I just ran it again a few days ago. And I came up with some interesting stocks…
One example: Cisco Systems Inc. (CSCO), an old-school technology giant. Veteran investors will remember Cisco as one of the “Big Three” tech giants of the late 1990s and early 2000s, along with Microsoft and Intel. Intel owned the chip market. Microsoft dominated software. And Cisco was the networking king.
Cisco is still around. And the company still fills a big need: It provides the “plumbing” that keeps us all connected to the internet so we can watch our Netflix movies without interruption while we shop for stuff on Amazon.
CSCO was recently trading at about $49 a share. It carries a BQS of 97 out of 100, AND it’s got a dividend yield of more than 3%. So you’ll be paid well while you wait for the share price to climb.
KK: That’s interesting, Mike. What else have you got?
MB: Here’s another stock that made the cut on my stock screener: Occidental Petroleum Corp. (OXY) — Warren Buffett’s favorite energy stock. His Berkshire Hathaway holding company owns nearly 25% of OXY shares — and I can totally see why. The company’s revenue topped $36 billion last year and generated $16.8 billion in cash flow. Plus, OXY has a BQS of 96, an outstanding score for a cyclical oil-and-gas company.
OXY was trading right around $60 a share this week. And it pays a dividend — about 1.2%, which is less than the aforementioned Cisco. But that still bolsters your total return.
KK: You’ve made a special point of mentioning dividends, Mike. How important are they?
MB: The short answer, Keith, is that they’re very important. But it’s important to think about dividends in their broader context: as an element of income, which is a crucial component of investing success.
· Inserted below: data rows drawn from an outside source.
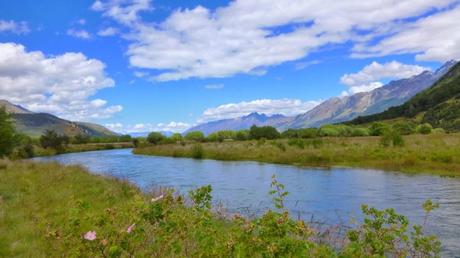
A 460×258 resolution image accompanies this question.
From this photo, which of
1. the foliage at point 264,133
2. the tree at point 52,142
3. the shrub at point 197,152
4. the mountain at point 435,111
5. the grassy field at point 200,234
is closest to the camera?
the grassy field at point 200,234

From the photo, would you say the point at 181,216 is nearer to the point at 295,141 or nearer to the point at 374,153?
the point at 374,153

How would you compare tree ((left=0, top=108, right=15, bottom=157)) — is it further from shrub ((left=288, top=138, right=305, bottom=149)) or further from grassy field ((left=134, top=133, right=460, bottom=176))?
shrub ((left=288, top=138, right=305, bottom=149))

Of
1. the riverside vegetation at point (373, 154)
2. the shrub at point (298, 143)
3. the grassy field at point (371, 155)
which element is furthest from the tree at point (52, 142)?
the shrub at point (298, 143)

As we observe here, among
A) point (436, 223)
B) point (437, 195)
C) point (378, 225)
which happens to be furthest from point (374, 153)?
point (378, 225)

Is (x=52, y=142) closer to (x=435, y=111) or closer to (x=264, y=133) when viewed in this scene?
(x=264, y=133)

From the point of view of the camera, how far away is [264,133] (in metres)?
107

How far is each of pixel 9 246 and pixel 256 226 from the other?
20.0ft

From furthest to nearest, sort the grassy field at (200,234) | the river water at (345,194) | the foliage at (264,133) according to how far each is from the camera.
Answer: the foliage at (264,133) < the river water at (345,194) < the grassy field at (200,234)

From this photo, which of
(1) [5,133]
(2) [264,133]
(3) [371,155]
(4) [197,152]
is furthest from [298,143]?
(2) [264,133]

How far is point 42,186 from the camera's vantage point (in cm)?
1958

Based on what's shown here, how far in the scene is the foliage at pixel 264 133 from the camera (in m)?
104

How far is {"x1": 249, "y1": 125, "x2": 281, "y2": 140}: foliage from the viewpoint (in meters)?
104

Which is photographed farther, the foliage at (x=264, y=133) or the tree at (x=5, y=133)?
the foliage at (x=264, y=133)

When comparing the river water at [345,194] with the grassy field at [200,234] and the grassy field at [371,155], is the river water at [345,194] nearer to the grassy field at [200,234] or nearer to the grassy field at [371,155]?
the grassy field at [371,155]
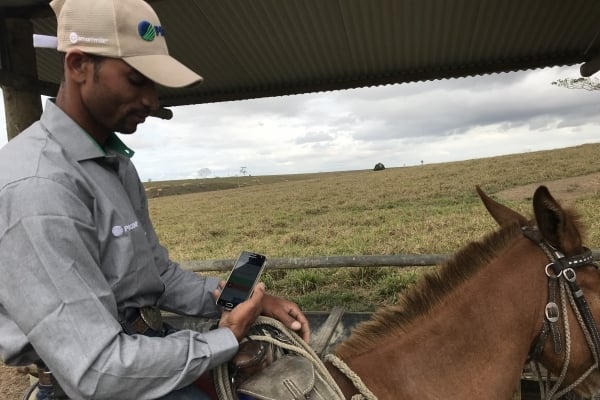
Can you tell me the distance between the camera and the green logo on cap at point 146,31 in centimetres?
146

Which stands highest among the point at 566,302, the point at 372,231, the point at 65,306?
the point at 65,306

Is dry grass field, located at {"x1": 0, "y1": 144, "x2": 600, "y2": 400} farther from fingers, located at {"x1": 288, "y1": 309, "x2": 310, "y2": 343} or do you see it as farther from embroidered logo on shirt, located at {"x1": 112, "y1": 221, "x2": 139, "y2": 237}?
embroidered logo on shirt, located at {"x1": 112, "y1": 221, "x2": 139, "y2": 237}

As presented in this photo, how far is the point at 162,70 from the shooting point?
1.47 meters

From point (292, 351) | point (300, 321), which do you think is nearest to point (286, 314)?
point (300, 321)

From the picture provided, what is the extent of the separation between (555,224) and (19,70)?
427cm

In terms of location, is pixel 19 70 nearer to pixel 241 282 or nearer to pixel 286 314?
pixel 241 282

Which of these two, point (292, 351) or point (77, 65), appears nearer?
A: point (77, 65)

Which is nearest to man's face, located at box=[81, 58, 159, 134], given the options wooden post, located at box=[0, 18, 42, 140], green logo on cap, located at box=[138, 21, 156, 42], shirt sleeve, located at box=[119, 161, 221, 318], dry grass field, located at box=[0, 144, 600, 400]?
green logo on cap, located at box=[138, 21, 156, 42]

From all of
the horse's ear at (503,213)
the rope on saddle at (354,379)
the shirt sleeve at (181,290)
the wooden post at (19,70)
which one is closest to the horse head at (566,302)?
the horse's ear at (503,213)

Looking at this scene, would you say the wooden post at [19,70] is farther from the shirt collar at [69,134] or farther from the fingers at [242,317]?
the fingers at [242,317]

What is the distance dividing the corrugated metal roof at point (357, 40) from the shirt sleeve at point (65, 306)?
3.02 meters

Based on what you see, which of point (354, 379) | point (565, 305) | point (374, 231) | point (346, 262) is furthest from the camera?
point (374, 231)

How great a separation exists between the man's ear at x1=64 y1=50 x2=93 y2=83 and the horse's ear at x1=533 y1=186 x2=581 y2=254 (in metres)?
1.69

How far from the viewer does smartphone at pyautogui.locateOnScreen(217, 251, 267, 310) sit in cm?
180
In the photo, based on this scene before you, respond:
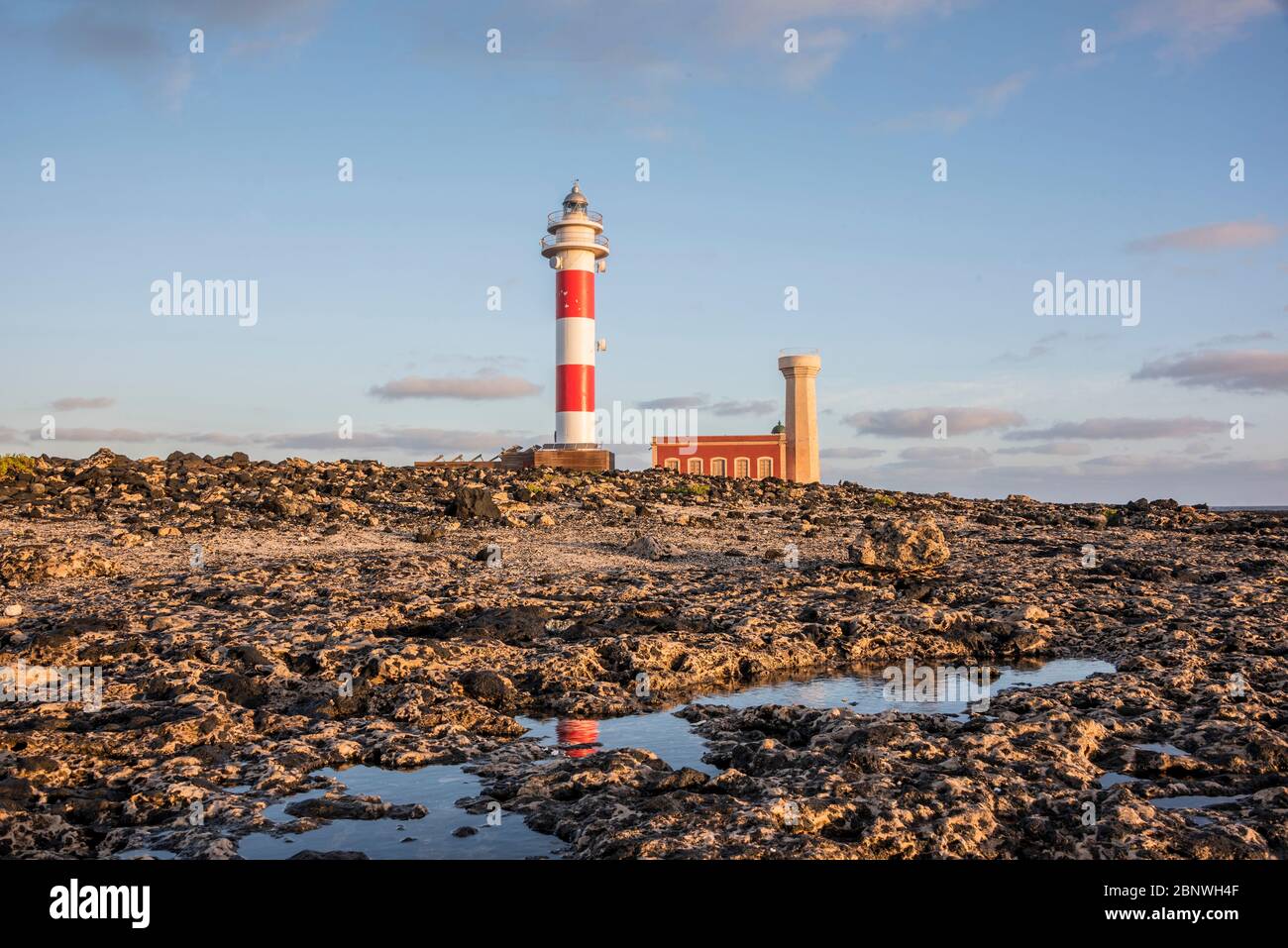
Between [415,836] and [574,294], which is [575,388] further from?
[415,836]

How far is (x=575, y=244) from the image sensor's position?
4141 cm

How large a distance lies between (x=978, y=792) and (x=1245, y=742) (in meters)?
2.25

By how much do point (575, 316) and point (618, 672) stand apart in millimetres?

And when I refer to “income” strategies, I’m talking about ways regular investors can accelerate income payments — augmenting the profits that come from conventional capital gains.
In fact, that’s the foundation — the core strategy — of my Ultimate Income service. And with the Fed’s headwinds, this debt-ceiling mess down in Washington, and some of the other stuff I’ve mentioned here, it’s a strategy that everyday investors should take a look at.
I mean, it’s an approach that can help you dodge these stock-market “land mines” and take back control of your money.
It’s the strategy that I use for myself.
And as I like to tell investors that I speak to, with this strategy you can beat the market by day… and sleep well at night.